Oreilly stayed with her in the room over the weekend. It was like the most beautiful party Sylvia could remember; she’d never laughed so much, for one thing, and no one, certainly no one in her family, had ever made her feel so loved. Oreilly was a fine cook, and he fixed delicious dishes on the little electric stove; once he scooped snow off the windowsill and made sherbet flavored with strawberry syrup. By Sunday she was strong enough to dance. They turned on the radio and she danced until she fell to her knees, windless and laughing. “I’ll never be afraid again,” she said. “I hardly know what I was afraid of to begin with.”
“The same things you’ll be afraid of the next time,” Oreilly told her quietly. “That is a quality of Master Misery: no one ever knows what he is—not even children, and they know mostly everything.”
Sylvia went to the window; an arctic whiteness lay over the city, but the snow had stopped, and the night sky was as clear as ice: there, riding above the river, she saw the first star of evening. “I see the first star,” she said, crossing her fingers.
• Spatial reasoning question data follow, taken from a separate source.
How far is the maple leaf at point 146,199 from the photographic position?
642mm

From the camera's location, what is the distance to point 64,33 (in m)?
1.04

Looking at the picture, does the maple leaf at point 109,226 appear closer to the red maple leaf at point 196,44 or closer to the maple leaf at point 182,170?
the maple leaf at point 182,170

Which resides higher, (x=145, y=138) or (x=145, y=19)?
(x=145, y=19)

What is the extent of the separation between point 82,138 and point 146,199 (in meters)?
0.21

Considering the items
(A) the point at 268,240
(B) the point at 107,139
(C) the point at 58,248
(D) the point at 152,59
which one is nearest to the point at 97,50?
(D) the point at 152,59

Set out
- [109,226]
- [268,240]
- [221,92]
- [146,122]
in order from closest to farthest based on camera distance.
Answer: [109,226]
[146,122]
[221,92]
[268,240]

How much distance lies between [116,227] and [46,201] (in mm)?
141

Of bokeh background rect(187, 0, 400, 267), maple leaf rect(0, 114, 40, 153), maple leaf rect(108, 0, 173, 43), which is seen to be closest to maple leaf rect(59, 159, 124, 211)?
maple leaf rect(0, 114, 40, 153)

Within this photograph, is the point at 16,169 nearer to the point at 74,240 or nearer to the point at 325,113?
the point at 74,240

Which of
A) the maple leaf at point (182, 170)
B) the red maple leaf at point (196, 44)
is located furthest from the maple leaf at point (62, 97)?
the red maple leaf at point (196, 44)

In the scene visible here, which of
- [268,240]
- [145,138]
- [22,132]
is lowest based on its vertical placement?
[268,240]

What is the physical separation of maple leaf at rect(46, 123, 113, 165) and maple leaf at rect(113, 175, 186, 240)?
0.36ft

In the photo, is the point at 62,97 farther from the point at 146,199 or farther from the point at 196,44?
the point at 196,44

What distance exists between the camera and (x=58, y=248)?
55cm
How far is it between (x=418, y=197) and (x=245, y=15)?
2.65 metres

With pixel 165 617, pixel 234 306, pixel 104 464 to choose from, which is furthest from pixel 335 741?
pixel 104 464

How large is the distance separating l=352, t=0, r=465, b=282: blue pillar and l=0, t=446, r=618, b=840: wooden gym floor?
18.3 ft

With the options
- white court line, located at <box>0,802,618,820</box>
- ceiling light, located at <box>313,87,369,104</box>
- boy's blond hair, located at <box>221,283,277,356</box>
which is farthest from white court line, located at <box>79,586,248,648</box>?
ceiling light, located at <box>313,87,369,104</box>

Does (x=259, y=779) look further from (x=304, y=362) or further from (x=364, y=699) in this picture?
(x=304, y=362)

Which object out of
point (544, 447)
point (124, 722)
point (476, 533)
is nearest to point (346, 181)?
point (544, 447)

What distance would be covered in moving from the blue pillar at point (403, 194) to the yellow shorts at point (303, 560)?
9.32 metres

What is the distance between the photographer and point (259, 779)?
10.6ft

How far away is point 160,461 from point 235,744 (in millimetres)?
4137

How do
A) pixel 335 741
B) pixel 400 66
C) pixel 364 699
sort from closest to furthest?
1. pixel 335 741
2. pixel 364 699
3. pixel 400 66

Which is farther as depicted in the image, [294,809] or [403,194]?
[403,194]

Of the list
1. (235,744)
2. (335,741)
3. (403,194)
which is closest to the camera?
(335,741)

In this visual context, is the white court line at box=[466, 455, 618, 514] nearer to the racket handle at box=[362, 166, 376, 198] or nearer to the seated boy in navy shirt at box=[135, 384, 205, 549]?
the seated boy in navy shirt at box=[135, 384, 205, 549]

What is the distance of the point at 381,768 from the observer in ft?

“And what do you wish when you see the first star?”
“I wish to see another star,” she said. “At least that is what I usually wish.”
“But tonight?”
She sat down on the floor and leaned her head against his knee. “Tonight I wished that I could have back my dreams.”
“Don’t we all?” Oreilly said, stroking her hair. “But then what would you do? I mean what would you do if you could have them back?”
Sylvia was silent a moment; when she spoke her eyes were gravely distant. “I would go home,” she said slowly. “And that is a terrible decision, for it would mean giving up most of my other dreams.